Tricuspid regurgitation is very common, and even animals without significant cardiac disease are likely to have a small jet. In animals with pulmonary hypertension, dilatation of the right ventricle in response to elevated pressures stretches the tricuspid annulus. This means that the tricuspid valve leaflets do not meet as well upon closure, and often results in regurgitation of mild or greater severity. This is fortuitous for the echocardiographer: it means that in the very patient group that you most need an estimation of pressures, you will invariably be presented with an easy means of obtaining it.

Annular dilatation

Above: Left: Normal sized annulus with good leaflet coaptation. Right: Dilated annulus which pulls the leaflets apart and prevents them from creating a tight seal during ventricular systole.


Pulmonary artery systolic pressure can be estimated quickly and easily from the tricuspid regurgitant jet using Continuous Wave (CW) Doppler. All phased array probes should give you CW Doppler capability, but it is usually absent when using a microconvex probe.
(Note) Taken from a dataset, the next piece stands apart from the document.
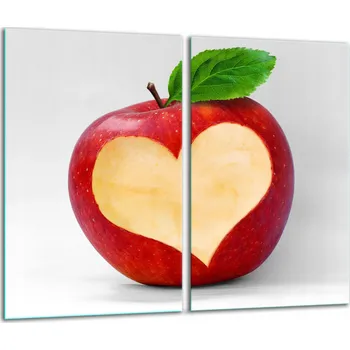 Obraz Krájecí deska TMK ArtDeko sklo 2 ks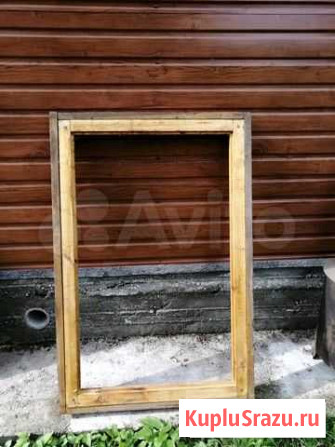 Рамы новые 7 штук брус 80/120, рамы 130/140 3 шт б Петропавловск-Камчатский - изображение 1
An ultrasound machine with a reasonable colour Doppler frame rate and good sensitivity makes obtaining a trace so much easier. Colour Doppler allows you to see the regurgitant jet clearly, and therefore align your Continuous Wave beam with it, maximising your chances to obtaining a clear trace. It is best to take measurements from a number of different views, and even some modified ones (a foreshortened apical view is demonstrated in the video below), in order to find the best trace you can. The demonstration video is taken on a normal patient, but remember that in patients with pulmonary hypertension, there is likely to be significant tricuspid regurgitation, making your job a lot easier!
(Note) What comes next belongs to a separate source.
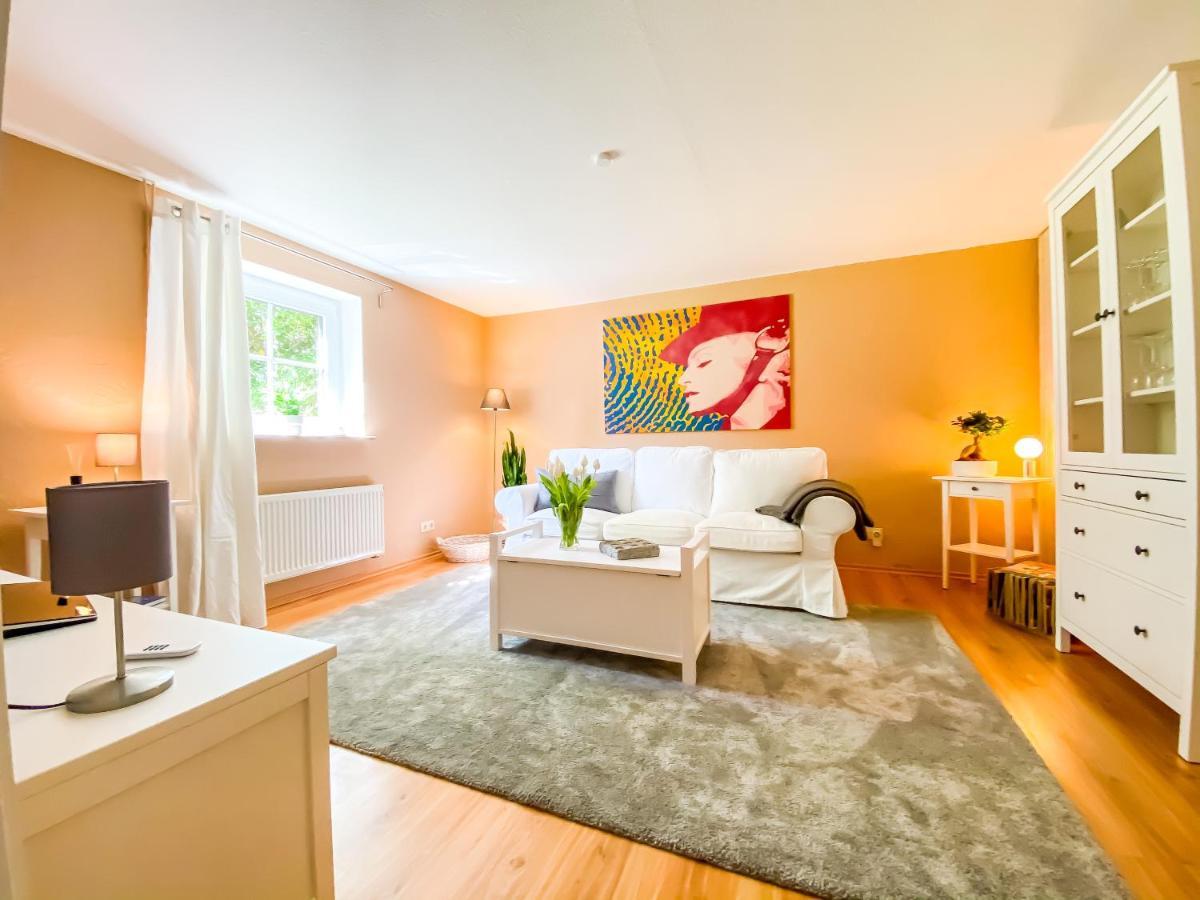 Ferienwohnung Im Sachsenwald Dassendorf Экстерьер фото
In canine echocardiography, right atrial pressure is subjectively estimated based primarily on the size of the right atrium. Kittleson and Kienle (2014) suggest adding 5mmHg if the right atrium appears normal in size, 10mmHg if it appears enlarged but without any other signs of right sided heart failure, and 15mmHg if it’s enlarged and accompanied by signs of right sided heart failure. This is then added to the pressure gradient obtained from the CW Doppler trace through the tricuspid regurgitant jet. However, it may be easier to simply be aware that anything over 3m/s warrants further investigation, with the implications of such findings dependent upon the aetiology and on the patient’s symptoms.


A word of caution

It is important to remember that the peak CW Doppler velocity cannot be interpreted in isolation. Occasionally, no regurgitation may be present. In addition, where tricuspid regurgitation is very severe, this method may underestimate pulmonary pressures. In such a situation, right atrial pressure is likely to also be so severely elevated that the pressure gradient between the two chambers will be lower. Always look at the overall picture and interpret in context. Is the right ventricle dilated? Is there septal flattening? Is the pulmonary artery dilated? These are strong indicators of pulmonary hypertension, too. You can view more examples here.



Borgarelli M, Abbot J, Braz-Ruivo L, et al. Prevalence and prognostic significance of pulmonary hypertension in dogs with myxomatous mitral valve degeneration. J Vet Intern Med 2015;29:569–574.

Kittleson M., Kienle R. (2014). Pulmonary arterial and systemic arterial hypertension. Small Animal Cardiovascular Medicine. 433–449.